Quelques jours seulement après la Finale du Volant Motul, direction le circuit de Charade pour une expérience inoubliable. Le Peugeot Talbot Sport de la grande époque des 205 Turbo 16 en rallye mondial avait investi Clermont-Ferrand pour sa grande fête de fin de saison. Parallèlement au rallye organisé le samedi jusque dans la nuit, le PTS avait programmé une petite épreuve d'endurance spécifique de 3 Heures sur le mythique circuit. Le projet de s'y inscrire provenait de mes amis Patrick Martins et Loïc Bureau, qui connaissaient bien le tracé pour y avoir déjà couru, respectivement en Formule Renault et Coupe Renault 5. Comme il fallait un club PTS impliqué, c'est celui de Montigny-les-Cormeilles qui nous avait réunis, tandis que m'était réservé dans le trio le rôle de rookie du tracé auvergnat.


La règle du jeu, le dénominateur commun, consistait en une 205 GTi 1.6 de série, dotée de pneus de série Michelin MXV, et recevant un petit kit moteur spécifique comprenant un arbre-à-cames spécial apte à permettre un régime plus élevé. Ce que les pourvoyeurs de notre petite lionne n'avaient ni su et donc négligé, c'est qu'il fallait, pour profiter de la rallonge des 1000 tours-minute, adapter en fonction le réglage du boîtier électronique par un “tour de vis“. Nous ne l'apprîmes qu'après la course ...


Nos essais du samedi révélèrent Patrick Martins parmi les plus véloces, il qualifia d'ailleurs notre 205 n°8 en première ligne à côté du Palois Dominique Jacob. J'étais assez satisfait de ma découverte de ce fameux tracé juge de paix, avec des chronos encourageants soutenant la comparaison avec ceux du même ordre de mon autre équipier Loïc Bureau. La course prévoyait pour chacun deux relais d'une demi-heure, avec à chaque changement de pilote un ravitaillement essence obligatoire au moyen de jerrican doté d'un bec verseur imposé. Patrick prit le départ et mena un moment la course. Deuxième relayeur, Loïc maintint un bon rythme. Quand vint mon tour de prendre le volant pour mon second relais, le dernier jusqu'à l'arrivée, Loïc me dit : “fais gaffe, les pneus sont carrées !“ A un moment, en bagarre avec un adversaire, il avait commis un freinage trop appuyé en descente au Belvédère, qui eut eut pour effet de malmener la rondeur des bandes de roulement antérieures.
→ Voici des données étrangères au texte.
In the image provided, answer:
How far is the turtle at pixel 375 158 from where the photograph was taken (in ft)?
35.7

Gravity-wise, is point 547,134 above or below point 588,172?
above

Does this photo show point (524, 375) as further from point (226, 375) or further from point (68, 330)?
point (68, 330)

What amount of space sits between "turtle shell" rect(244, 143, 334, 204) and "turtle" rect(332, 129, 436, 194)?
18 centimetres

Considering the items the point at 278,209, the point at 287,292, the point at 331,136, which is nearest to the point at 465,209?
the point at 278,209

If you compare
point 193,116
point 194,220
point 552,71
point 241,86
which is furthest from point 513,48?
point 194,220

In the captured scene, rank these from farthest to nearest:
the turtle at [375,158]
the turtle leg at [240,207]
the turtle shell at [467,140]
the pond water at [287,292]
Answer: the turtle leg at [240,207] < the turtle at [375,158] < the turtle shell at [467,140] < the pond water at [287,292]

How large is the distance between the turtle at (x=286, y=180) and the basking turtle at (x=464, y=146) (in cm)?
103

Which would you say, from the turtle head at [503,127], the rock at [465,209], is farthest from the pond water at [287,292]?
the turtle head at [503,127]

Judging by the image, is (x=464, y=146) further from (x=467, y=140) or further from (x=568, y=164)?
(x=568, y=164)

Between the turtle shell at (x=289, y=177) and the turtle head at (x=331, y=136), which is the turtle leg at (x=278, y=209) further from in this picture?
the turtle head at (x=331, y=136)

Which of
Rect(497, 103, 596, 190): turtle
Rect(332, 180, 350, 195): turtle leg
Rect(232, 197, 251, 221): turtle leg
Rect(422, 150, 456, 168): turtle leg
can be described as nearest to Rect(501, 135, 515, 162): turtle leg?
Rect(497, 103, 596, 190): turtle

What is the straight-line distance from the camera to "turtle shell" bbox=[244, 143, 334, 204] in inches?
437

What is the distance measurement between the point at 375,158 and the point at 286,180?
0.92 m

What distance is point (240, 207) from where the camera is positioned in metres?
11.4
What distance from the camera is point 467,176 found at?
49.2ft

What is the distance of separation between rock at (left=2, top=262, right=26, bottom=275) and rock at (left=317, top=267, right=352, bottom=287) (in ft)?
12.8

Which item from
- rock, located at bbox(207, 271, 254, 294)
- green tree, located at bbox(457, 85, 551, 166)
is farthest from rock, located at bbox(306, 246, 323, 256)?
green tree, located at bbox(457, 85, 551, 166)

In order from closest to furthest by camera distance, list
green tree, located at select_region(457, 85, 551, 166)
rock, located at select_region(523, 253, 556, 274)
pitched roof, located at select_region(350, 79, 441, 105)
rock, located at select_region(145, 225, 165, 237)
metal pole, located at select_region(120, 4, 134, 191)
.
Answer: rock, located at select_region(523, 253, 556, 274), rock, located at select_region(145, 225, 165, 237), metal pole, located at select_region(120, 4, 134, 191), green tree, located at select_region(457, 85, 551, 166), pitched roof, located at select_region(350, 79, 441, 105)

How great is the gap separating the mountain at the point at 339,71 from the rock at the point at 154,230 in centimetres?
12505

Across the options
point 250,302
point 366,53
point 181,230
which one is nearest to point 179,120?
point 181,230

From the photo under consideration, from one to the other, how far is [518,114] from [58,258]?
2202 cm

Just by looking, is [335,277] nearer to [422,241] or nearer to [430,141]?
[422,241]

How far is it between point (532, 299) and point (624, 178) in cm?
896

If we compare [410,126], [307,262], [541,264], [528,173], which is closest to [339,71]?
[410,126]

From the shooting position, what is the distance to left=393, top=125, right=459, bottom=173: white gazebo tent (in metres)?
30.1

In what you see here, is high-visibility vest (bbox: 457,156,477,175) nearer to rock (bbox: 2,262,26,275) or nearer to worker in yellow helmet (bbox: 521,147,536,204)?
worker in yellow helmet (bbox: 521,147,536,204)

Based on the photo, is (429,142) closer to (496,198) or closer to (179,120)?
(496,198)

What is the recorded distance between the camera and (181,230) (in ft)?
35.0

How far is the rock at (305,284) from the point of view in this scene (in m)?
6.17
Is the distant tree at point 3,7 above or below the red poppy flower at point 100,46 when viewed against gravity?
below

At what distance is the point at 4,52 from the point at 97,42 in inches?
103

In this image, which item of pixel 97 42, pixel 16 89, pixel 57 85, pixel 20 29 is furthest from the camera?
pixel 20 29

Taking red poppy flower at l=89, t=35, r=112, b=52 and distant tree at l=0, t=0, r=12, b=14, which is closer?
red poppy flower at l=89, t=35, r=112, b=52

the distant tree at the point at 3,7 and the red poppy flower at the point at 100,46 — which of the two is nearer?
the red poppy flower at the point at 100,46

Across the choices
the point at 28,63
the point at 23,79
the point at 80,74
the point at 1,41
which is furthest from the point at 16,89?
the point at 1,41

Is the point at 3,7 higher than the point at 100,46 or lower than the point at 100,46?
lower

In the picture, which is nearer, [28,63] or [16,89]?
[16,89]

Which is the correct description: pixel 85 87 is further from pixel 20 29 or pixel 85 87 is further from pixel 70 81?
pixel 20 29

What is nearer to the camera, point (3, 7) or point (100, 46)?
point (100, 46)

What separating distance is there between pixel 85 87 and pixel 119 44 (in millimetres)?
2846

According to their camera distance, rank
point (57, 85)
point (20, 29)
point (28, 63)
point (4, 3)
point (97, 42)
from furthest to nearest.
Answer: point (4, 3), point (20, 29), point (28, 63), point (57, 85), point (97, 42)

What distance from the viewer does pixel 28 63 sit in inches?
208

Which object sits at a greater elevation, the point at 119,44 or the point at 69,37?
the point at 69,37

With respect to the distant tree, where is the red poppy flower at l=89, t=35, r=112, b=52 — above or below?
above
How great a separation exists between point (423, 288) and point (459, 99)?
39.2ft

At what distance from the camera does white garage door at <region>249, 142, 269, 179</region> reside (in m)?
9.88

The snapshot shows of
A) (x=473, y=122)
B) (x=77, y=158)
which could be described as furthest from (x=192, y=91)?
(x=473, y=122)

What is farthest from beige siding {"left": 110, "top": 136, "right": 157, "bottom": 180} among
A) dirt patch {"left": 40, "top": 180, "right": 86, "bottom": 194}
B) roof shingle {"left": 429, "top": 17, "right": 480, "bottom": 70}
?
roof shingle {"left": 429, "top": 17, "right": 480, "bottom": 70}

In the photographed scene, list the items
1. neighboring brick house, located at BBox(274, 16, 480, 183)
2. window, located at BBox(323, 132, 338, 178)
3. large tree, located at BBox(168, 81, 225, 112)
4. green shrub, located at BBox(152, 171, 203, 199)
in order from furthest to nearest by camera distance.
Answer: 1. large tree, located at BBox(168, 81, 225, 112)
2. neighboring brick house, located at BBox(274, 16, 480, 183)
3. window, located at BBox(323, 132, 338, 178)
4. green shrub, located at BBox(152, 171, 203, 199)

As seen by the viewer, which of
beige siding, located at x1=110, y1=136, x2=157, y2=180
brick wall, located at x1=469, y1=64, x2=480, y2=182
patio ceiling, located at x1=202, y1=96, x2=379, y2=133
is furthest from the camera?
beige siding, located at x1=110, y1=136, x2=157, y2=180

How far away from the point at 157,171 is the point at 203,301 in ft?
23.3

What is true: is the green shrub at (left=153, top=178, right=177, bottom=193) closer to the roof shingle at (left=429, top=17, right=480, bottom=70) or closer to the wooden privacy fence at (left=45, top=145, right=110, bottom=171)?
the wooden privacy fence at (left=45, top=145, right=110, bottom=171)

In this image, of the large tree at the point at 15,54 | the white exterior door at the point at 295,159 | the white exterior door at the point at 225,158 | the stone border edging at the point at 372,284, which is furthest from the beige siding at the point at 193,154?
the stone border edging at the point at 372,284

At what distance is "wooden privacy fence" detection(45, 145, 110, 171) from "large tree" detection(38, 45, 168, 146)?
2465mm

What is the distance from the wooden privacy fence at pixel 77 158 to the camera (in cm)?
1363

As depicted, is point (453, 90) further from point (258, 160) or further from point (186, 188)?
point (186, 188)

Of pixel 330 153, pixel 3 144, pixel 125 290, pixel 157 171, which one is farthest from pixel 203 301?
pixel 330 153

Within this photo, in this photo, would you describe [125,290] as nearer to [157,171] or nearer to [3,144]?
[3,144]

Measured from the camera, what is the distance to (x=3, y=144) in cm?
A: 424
Effectivement, une fois en piste, les vibrations le confirmèrent, mais ne handicapèrent pas trop le rendement de notre 205 GTi. Je repartis à seulement 4 secondes juste derrière la n°22 du leader Bernard Lannefranque, qui ne roulait qu'en équipe de deux pilotes (donc trois relais chacun), son compère Lionel Robert les avaient placé en tête, pour le compte du PTS Le Mans. Je réduisit l'écart à deux ou trois longueurs de voiture en arrivant en bas de la descente, dans la fameuse compression de Gravenoire. C'est là que la frustration allait commençait pendant tous les tours restants. Dans la remontée, dès la courbe droite de sortie après Gravenoire, notre ignorance du décalage nécessaire du boîtier électronique ne pouvait nous permettre d'exploiter les 1000 tr/mn supplémentaires offerts par le kit. Le rupteur se déclenchait bien trop tôt, ce qui obligeait à passer le 5e rapport plus tôt que notre adversaire. Bien avant d'arriver aux “S" de Champeaux (qui se passaient à fond), la 205 du leader s'était bien trop éloignée dans mon champ de vision. Le même scénario se reproduisit à chaque tour, et je franchis finalement le drapeau à damier en 2e position avec 4 secondes de retard sur la n°22 de Lannefranque et Robert. Ce qui représente 144 m de différence après 331 km parcourus, selon le chronométrage officiel ...

                                                                                                                                                                                                                                                   Jean-Luc Taillade

                                                                                                                 (© Daniel Delien, Photos Actualités et D.R.)